トマティスのトレーニングの効果は彼の場合かなり顕著でした。

1ヶ月くらいの間に、(1)集中持続時間が伸びた、(2)7回くらい言っても入らなかったことが3回くらいで入るようになった、(3)体を動かさないでもいられる時間が伸びた、(4)自分が疲れていることに気がつき始めた、こんな変化が見て取れました。

さらに2ヶ月くらい経つと、情報処理がだいぶ上ったのもあるでしょう、集中時間とじっとしていられる時間の伸びはさらに長くなり、自分の状態の認知は上がり、自分から「ちょっと休憩が欲しい」と言えるようになりました。さらに(5)聴きながら文字を目で追えるようになって来た、(6)聴きながらまたは喋りながら考えられるようになって来た、などの変化が出て来ました。彼の返事の短さと早口の影に、会話しながら考えることができていなかったことがあったとわかりました。会話そのものも当たり前に長く続くようになりました。ちょっと前に話していたことを確認してもちゃんと思い出せるようになりました。
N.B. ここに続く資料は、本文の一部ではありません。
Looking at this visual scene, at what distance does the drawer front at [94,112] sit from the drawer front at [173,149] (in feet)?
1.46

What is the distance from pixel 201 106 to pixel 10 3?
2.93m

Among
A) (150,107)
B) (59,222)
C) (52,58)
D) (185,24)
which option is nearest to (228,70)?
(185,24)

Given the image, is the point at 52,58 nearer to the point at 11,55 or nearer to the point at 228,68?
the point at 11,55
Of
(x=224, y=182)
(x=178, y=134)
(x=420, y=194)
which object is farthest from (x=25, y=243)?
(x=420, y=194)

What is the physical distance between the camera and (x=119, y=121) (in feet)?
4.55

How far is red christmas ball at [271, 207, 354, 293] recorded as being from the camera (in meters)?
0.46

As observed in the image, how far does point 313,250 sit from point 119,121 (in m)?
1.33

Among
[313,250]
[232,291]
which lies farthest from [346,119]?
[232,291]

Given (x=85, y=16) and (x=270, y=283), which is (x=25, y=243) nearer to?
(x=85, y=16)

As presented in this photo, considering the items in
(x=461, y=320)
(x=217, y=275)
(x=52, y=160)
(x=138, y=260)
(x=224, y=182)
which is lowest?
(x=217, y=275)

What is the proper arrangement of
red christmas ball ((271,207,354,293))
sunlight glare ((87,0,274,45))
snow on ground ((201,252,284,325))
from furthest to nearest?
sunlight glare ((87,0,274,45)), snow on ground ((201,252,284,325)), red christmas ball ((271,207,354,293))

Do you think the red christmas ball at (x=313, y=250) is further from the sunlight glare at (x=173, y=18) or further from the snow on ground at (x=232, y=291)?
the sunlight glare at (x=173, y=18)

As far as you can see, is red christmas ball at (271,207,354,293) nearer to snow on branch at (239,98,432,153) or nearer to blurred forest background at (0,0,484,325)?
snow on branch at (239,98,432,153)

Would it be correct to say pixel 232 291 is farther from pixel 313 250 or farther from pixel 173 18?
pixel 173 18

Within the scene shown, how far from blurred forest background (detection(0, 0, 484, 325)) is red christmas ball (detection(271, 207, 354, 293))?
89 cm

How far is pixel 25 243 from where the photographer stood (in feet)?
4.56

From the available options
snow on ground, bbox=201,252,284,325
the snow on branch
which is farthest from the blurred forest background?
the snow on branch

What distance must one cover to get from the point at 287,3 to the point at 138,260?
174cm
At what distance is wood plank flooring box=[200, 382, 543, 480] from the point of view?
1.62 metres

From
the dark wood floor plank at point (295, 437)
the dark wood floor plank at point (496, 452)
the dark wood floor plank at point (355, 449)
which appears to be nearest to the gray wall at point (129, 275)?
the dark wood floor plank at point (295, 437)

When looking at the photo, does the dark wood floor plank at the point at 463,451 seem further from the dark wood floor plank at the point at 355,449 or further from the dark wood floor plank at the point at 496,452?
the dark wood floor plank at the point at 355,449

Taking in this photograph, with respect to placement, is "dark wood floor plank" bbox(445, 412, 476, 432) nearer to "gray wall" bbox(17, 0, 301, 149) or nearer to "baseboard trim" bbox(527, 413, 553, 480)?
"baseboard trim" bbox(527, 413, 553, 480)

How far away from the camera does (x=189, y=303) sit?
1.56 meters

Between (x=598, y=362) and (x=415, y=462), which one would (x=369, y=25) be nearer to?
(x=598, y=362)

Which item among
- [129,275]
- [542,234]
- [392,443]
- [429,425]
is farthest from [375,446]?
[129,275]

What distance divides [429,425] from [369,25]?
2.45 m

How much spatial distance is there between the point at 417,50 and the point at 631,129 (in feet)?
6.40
もちろんいきなり全てがうまくいくようになったとか、全く忘れ物をしなくなったとかではありませんが、前よりもずっと楽に勉強に取り組み、暗記できるようになり、テストでも覚えたことを利用して答えられるようになったそうです。

集中力と集中の持続力の短い子たち、「聴く力」の弱い子たち、聴覚情報処理が苦手な子たちは、日々大変な苦労をしながら学校の授業に臨んでいます。X君のように自己評価が下がらずに済んでいる子は珍しいと思います。

そうした子たちの中には、感覚の過敏さを併せ持つ子もいます。30人、40人も人のいる教室の中に授業中居続けることは、聴覚過敏の子たちには大変な苦労です。嗅覚過敏の子たちにも体育の後の締め切った教室は苦痛でしょうし、触覚過敏の子たちに制服は硬くて辛い、そんなこともあります。視覚過敏の子たちはまぶしすぎる日差しや蛍光灯のチカチカが過剰な刺激のこともあります。味覚過敏の子たちは給食と戦い続けています。

過敏さが下がることで、彼らの日常はぐっと楽になります。トマティスメソッドは聴覚から脳にアプローチして、感覚の過剰さや苦手さを整える力があるのではないか、と日々のトレーニングを通じて私は考えます。